- _EXERCISE BRIEF_: Pull out and copy every line in the rows below that contains the string "hair". Case matters.

===== RAW DATA =====

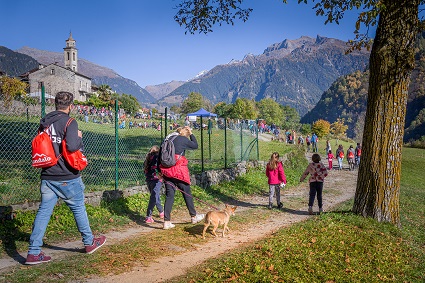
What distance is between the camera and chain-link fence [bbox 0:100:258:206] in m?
7.79

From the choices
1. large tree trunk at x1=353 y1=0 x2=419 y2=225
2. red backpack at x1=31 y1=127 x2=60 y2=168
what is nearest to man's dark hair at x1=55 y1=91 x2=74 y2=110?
red backpack at x1=31 y1=127 x2=60 y2=168

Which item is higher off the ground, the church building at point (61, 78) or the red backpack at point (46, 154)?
the church building at point (61, 78)

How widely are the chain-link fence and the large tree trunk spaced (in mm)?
5487

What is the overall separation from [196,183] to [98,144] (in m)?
4.95

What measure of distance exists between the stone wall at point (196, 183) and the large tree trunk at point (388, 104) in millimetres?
5298

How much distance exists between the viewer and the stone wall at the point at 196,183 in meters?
6.66

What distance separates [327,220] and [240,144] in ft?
30.3

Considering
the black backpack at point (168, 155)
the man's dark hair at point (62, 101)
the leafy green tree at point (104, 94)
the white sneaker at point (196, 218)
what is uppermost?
the leafy green tree at point (104, 94)

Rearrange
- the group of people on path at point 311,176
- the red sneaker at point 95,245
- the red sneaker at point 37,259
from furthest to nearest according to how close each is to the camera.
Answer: the group of people on path at point 311,176 < the red sneaker at point 95,245 < the red sneaker at point 37,259

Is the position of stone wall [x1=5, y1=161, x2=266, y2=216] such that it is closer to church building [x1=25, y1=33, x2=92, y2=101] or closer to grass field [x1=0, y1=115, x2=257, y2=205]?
grass field [x1=0, y1=115, x2=257, y2=205]

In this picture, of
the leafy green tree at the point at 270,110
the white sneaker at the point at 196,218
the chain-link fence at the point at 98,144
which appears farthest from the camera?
the leafy green tree at the point at 270,110

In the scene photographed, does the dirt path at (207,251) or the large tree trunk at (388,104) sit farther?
the large tree trunk at (388,104)

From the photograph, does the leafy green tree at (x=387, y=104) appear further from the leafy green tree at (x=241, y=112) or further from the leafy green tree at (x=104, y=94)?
the leafy green tree at (x=241, y=112)

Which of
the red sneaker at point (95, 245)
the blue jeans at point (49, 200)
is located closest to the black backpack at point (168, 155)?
the red sneaker at point (95, 245)
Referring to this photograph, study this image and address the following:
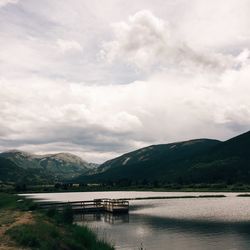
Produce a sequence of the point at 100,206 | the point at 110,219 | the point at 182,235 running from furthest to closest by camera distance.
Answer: the point at 100,206, the point at 110,219, the point at 182,235

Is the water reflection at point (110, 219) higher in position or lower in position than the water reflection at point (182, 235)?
higher

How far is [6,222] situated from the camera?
54062mm

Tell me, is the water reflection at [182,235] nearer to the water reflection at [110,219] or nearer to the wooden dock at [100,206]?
the water reflection at [110,219]

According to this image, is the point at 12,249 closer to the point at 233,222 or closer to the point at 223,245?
the point at 223,245

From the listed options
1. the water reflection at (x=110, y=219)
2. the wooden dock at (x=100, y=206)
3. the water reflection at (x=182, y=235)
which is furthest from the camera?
the wooden dock at (x=100, y=206)

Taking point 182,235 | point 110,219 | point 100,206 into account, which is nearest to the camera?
point 182,235

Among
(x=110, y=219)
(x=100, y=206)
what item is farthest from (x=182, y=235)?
(x=100, y=206)

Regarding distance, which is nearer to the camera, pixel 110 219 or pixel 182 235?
pixel 182 235

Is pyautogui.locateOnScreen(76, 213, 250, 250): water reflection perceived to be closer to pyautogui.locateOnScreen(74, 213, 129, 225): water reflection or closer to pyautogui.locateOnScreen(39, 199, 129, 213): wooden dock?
pyautogui.locateOnScreen(74, 213, 129, 225): water reflection

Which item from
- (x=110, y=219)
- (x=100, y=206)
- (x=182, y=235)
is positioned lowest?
(x=182, y=235)

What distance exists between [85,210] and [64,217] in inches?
2482

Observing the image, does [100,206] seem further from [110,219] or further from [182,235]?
[182,235]

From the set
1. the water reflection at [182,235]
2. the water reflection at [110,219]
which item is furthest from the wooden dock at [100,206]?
the water reflection at [182,235]

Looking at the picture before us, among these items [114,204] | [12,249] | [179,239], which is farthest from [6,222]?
Answer: [114,204]
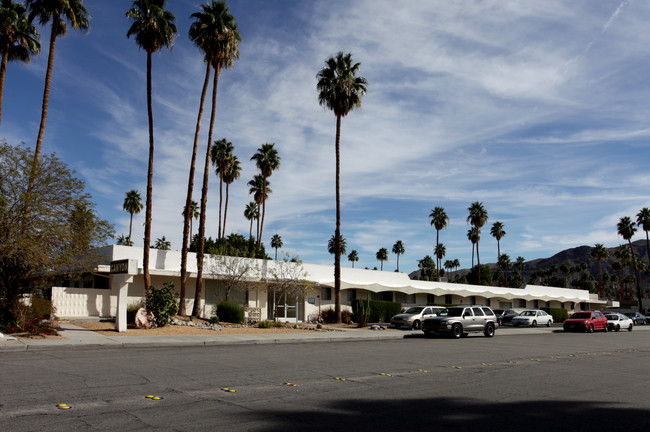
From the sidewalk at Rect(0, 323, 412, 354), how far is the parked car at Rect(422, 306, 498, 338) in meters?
2.78

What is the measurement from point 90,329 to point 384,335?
44.1ft

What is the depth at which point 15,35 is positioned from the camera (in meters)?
27.6

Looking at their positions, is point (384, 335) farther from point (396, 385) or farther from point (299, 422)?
point (299, 422)

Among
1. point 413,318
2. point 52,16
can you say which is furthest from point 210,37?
point 413,318

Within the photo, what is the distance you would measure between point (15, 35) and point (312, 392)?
2779 centimetres

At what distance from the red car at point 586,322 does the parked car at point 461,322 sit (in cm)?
1080

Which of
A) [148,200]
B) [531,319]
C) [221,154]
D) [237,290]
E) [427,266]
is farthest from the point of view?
[427,266]

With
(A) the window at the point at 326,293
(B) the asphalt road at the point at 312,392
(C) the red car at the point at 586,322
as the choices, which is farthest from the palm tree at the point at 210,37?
(C) the red car at the point at 586,322

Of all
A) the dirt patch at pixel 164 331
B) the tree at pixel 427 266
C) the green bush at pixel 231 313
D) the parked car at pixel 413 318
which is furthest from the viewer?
the tree at pixel 427 266

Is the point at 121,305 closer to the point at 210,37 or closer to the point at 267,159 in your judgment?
the point at 210,37

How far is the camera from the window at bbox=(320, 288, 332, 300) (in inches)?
1501

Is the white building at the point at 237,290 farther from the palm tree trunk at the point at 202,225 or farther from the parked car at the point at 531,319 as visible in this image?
the parked car at the point at 531,319

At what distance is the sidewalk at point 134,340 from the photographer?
1570cm

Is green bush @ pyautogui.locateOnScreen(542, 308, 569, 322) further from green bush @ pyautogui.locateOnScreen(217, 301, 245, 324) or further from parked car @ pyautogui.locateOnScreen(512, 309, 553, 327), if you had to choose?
green bush @ pyautogui.locateOnScreen(217, 301, 245, 324)
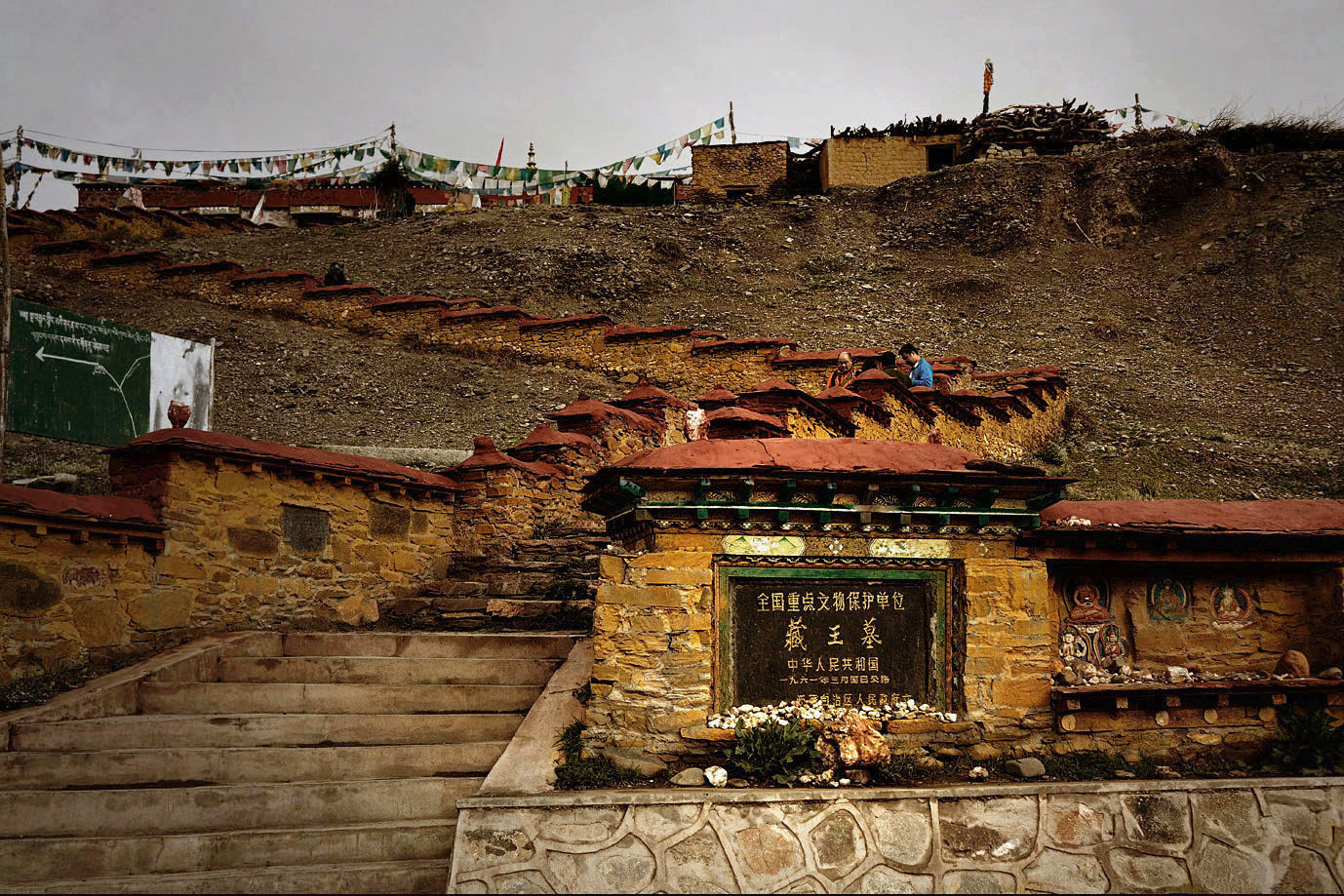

=====

- _TASK RESULT_:
what is nearest to man's dark hair at x1=55 y1=91 x2=74 y2=110?
the man's dark hair at point (62, 101)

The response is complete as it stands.